4. When preparing to listen to a client's breath sounds, what technique should a nurse use?
- A. Ask the client to sit and lean forward slightly, with the arms resting comfortably across the lap.
- B. Listen to the right lung first, then the left lung, moving from top to bottom systematically.
- C. Ask the client to take deep breaths through the mouth.
- D. Use the diaphragm of the stethoscope, holding it firmly against the client's chest.
Correct answer: D
Rationale: When preparing to listen to a client's breath sounds, a nurse should ask the client to sit and lean forward slightly, with the arms resting comfortably across the lap. The client should be instructed to breathe through the mouth a little more deeply than usual but to stop if feeling dizzy. The nurse should use the flat diaphragm end-piece of the stethoscope, holding it firmly on the chest wall. By using the diaphragm, the nurse can listen for at least one full respiration in each location, moving from side to side to compare sounds. This technique ensures a systematic and thorough assessment of lung sounds. Choice A is correct as it includes the proper positioning of the client and specifies the use of the diaphragm of the stethoscope. Choice B is incorrect as both lungs should be auscultated systematically, starting from the top and moving down. Choice C is incorrect as deep breaths, not shallow ones, are recommended for an accurate assessment of breath sounds.

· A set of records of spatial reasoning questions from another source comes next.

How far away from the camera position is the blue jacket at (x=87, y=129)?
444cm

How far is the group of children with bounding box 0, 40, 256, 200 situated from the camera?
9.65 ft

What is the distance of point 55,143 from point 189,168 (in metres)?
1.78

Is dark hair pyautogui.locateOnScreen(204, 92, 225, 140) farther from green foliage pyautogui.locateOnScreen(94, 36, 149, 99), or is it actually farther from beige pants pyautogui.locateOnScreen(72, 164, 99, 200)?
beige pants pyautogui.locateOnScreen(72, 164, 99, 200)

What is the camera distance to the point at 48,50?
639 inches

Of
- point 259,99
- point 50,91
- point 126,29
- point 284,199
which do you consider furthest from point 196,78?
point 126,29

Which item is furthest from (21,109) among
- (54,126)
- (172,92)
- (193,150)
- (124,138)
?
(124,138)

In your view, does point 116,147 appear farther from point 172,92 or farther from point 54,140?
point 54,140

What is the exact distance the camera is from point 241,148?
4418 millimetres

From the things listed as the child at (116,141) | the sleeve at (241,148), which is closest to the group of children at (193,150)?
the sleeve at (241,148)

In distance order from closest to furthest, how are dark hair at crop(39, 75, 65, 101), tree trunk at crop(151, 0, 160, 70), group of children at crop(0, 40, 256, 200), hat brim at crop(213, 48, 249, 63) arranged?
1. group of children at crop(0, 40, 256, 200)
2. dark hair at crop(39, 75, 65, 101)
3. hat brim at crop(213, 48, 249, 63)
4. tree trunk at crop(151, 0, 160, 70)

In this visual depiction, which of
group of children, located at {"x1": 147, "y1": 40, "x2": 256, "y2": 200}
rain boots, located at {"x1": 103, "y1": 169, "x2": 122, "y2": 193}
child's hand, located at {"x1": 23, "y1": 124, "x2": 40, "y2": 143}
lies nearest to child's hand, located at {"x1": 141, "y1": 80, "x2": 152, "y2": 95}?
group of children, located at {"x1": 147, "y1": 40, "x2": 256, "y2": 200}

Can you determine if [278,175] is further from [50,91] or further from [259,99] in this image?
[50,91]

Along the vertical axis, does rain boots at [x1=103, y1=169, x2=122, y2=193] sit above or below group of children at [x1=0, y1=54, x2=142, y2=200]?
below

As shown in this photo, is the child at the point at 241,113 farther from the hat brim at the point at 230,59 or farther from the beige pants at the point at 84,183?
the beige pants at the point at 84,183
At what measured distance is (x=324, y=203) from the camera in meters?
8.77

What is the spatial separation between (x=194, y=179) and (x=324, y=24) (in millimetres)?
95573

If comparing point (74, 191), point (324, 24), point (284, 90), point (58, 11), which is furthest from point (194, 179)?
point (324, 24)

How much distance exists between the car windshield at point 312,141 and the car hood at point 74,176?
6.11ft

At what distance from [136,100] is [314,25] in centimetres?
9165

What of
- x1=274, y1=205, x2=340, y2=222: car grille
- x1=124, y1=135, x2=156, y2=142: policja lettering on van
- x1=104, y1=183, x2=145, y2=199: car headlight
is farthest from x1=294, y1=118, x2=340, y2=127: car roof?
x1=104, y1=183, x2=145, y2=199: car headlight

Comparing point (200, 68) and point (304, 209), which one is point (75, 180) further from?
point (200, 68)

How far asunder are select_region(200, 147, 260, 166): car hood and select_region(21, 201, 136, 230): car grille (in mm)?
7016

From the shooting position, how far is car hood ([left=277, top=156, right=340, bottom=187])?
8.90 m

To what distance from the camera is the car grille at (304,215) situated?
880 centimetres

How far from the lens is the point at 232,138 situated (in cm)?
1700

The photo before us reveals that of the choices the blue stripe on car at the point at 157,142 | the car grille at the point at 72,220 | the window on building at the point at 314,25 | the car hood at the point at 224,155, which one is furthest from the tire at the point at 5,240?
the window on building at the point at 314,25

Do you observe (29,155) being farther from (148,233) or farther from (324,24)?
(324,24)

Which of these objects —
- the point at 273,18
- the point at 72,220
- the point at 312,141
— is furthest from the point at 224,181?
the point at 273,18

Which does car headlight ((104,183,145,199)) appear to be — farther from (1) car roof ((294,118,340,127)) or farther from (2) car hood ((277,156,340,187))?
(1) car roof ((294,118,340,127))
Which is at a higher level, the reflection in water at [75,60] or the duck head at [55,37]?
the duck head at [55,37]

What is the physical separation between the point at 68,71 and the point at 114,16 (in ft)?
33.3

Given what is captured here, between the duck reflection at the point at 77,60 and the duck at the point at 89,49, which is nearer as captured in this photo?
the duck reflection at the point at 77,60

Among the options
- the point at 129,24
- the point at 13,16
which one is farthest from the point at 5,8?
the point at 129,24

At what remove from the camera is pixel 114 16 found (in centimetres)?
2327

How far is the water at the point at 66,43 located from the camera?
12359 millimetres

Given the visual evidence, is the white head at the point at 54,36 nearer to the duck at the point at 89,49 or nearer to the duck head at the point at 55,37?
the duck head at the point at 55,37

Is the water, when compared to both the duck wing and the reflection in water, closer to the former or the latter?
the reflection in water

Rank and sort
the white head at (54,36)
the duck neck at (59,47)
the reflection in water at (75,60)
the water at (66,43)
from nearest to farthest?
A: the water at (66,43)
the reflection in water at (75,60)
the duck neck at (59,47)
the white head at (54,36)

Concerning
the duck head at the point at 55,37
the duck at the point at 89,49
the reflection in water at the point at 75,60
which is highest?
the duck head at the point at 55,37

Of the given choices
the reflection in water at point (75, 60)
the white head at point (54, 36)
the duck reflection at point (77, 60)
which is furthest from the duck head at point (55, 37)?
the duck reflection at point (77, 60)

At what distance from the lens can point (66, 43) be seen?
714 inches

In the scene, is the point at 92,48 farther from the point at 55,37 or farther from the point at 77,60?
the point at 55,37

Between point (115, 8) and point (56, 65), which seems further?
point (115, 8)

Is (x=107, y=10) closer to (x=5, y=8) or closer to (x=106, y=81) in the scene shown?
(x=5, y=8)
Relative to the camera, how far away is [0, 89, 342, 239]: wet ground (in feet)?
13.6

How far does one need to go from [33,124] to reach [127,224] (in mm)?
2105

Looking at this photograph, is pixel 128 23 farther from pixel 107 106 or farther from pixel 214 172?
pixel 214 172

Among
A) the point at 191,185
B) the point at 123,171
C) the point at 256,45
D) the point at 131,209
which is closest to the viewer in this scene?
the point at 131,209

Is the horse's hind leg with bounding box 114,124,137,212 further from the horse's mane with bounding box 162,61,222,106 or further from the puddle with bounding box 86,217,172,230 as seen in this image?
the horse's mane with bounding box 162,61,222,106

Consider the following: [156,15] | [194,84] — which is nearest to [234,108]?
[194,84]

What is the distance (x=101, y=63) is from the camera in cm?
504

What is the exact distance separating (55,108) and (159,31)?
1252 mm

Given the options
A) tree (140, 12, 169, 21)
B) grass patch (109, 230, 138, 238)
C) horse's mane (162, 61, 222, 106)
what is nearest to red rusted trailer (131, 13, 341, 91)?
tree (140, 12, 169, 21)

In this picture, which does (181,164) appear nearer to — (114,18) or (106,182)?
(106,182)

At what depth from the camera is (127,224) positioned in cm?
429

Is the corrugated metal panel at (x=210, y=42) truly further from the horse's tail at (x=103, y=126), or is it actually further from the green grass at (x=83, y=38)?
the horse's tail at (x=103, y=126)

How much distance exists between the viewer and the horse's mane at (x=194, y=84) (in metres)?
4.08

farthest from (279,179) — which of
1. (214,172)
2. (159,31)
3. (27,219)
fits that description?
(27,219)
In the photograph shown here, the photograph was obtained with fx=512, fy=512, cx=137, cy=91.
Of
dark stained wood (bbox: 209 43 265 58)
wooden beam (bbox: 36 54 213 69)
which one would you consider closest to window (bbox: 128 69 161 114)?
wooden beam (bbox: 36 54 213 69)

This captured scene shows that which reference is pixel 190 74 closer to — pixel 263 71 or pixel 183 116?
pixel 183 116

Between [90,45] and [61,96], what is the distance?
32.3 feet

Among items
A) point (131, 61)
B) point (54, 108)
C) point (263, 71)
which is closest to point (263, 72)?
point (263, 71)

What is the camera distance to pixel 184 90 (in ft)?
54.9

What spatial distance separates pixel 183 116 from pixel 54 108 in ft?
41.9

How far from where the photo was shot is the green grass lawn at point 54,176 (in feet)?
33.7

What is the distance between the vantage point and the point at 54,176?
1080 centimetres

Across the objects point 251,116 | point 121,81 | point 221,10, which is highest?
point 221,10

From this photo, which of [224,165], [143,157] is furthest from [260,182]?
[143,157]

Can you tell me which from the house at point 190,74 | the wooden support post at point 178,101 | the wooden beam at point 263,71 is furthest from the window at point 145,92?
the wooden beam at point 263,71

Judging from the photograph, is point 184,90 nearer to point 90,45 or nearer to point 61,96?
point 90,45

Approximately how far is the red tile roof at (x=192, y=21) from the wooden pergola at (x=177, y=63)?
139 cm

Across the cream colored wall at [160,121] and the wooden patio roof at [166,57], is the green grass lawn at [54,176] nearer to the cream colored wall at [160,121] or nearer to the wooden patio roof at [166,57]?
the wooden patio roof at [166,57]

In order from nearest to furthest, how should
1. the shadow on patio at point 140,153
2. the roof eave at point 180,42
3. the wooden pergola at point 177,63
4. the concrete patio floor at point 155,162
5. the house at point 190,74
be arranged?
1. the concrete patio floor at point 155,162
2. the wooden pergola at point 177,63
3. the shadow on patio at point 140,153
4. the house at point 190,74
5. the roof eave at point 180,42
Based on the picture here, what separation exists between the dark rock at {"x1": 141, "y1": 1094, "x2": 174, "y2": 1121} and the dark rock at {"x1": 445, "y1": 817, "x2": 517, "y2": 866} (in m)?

5. What effect can medication bound to protein have?
- A. reduced drug availability
- B. limited distribution of the drug to receptor sites
- C. less availability to produce desired medicinal effects
- D. decreased metabolism of the drug by the liver
Correct answer: C
Rationale: Medication bound to protein leads to less availability to produce desired medicinal effects because only unbound drugs can interact with active receptor sites. If a drug is bound to protein, it cannot bind with a receptor site, reducing its effectiveness. Choice A is incorrect because binding to protein reduces drug availability. Choice B is incorrect because distribution to receptor sites is ineffective if the drug is bound to protein. Choice D is incorrect because metabolism does not occur until the drug is removed from the protein molecule by the liver, allowing the protein to return to circulation.